Wow. That kind of talk adjacent to the byline "New York Times" or "Publisher's Weekly" on the jacket of a book can save it from the thrift pile and elevate it straight to the top of the "to be read" pile. Who doesn't love a good literary thriller with a puzzle to solve, a race across Europe, and maybe some obscure facet of Renaissance culture to explore?
The Rule of Four is about the study of a book, the Hypnerotomachia Poliphili, a real book published in 1499. The book is famous for hypnotizing its readers, drawing them into the study of its history, its weird logic and language, its puzzling elements. Sounds very promising! A guy like Dan Brown could use that kind of hook to drag us from historical sites in Italy to timeless monuments in Paris, killing lots of people along the way.

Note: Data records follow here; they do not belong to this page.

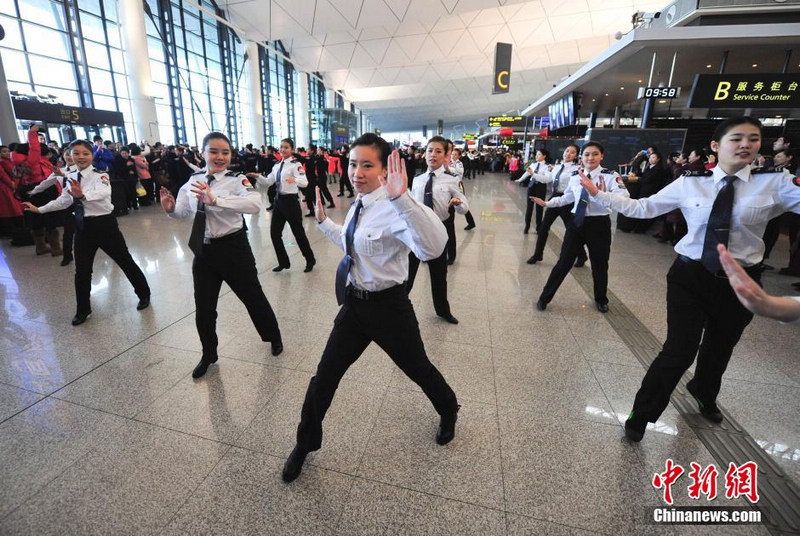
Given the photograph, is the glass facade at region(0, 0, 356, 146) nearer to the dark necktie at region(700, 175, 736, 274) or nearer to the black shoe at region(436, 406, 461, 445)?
the black shoe at region(436, 406, 461, 445)

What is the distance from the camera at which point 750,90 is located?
7133 millimetres

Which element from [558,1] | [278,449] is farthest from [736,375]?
[558,1]

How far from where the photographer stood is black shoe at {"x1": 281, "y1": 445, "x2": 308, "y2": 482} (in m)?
1.99

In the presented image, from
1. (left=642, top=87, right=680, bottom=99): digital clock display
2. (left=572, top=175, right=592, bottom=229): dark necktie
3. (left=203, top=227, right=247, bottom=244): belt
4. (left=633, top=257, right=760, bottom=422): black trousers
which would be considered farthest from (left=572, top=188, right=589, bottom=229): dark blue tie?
(left=642, top=87, right=680, bottom=99): digital clock display

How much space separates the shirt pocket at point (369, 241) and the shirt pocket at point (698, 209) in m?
1.85

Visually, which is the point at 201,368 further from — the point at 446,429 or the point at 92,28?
the point at 92,28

So how does it really stack up against The Da Vinci Code, the book that all the blurbs are telling me is but a pale, wispy shadow beside The Rule of Four's impressive brilliance?

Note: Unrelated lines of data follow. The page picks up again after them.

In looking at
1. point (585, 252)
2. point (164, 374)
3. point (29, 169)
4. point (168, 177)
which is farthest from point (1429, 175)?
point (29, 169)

The entire novel takes place on the campus of Princeton. Instead of learning about art, history, and the secrets of the church, we learn the eating habits, the recreational habits, the study habits, the a capella choir habits of students at Princeton. I almost expected a note stuffed into the margins: Dear Princeton, We love you! Do you love us? Check ___ yes or ___ no. Love, Caldwell and Thomason. After waiting 160 pages for the first corpse, we then watch the characters get into a Saab and listen to Sinatra. And then, after having teased us with the suggestion of an actual villain, the hint of a bona fide conflict, the book takes a long detour into the past to bring us up to date on the minutae of scholarship surrounding the Hypneratomachia Poliphili, the book that means...
Let's talk about the book's dark secret. The secret that the jacket tells me men have *died* to suppress. I can tell you the secret without giving away the one scene in the novel with any originality or merit, so here it is: The Renaissance was good. Yes, it was *good*. The paintings, the books, the sculpture, and particularly the ideas: good. Whoever wanted to stop it from happening, for whatever reason, if such a person existed, was bad and wrong. Take a moment to recover from your outrage.

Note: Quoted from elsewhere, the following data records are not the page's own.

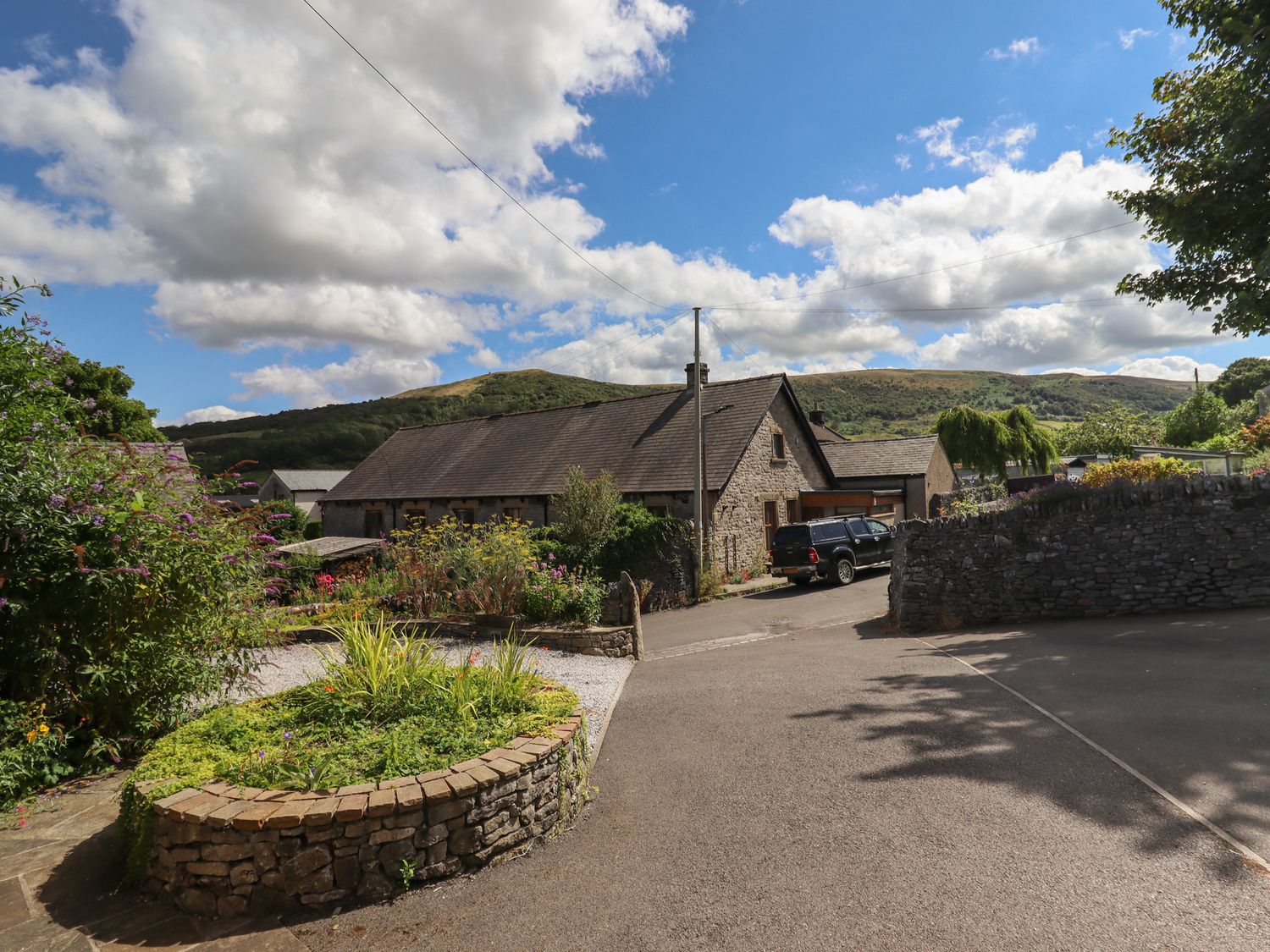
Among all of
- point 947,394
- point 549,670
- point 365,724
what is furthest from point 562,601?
point 947,394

I do not see how The Rule of Four became such a runaway hit, that had reviewers drooling out praise like, "The real treat here is the process of discovery!" (Thank you, New York Times). There was no process, and no discovery. The entire story takes place in a weekend at Princeton, the most dramatic violence is inflicted by a faulty steam pipe, and the book reads more like a nostalgic love letter to the University than a thriller. I had to finish it, so I could write this, but you certainly don't have to. Find something else to do with your life. I hear Dan Brown has a new one coming out.
So what do you think? Are there blurb writers that you trust? Do you take the Boston Globe seriously when it recommends a novel? What about the New York Times? Or do you think that all blurbs are just fluff and nonsense?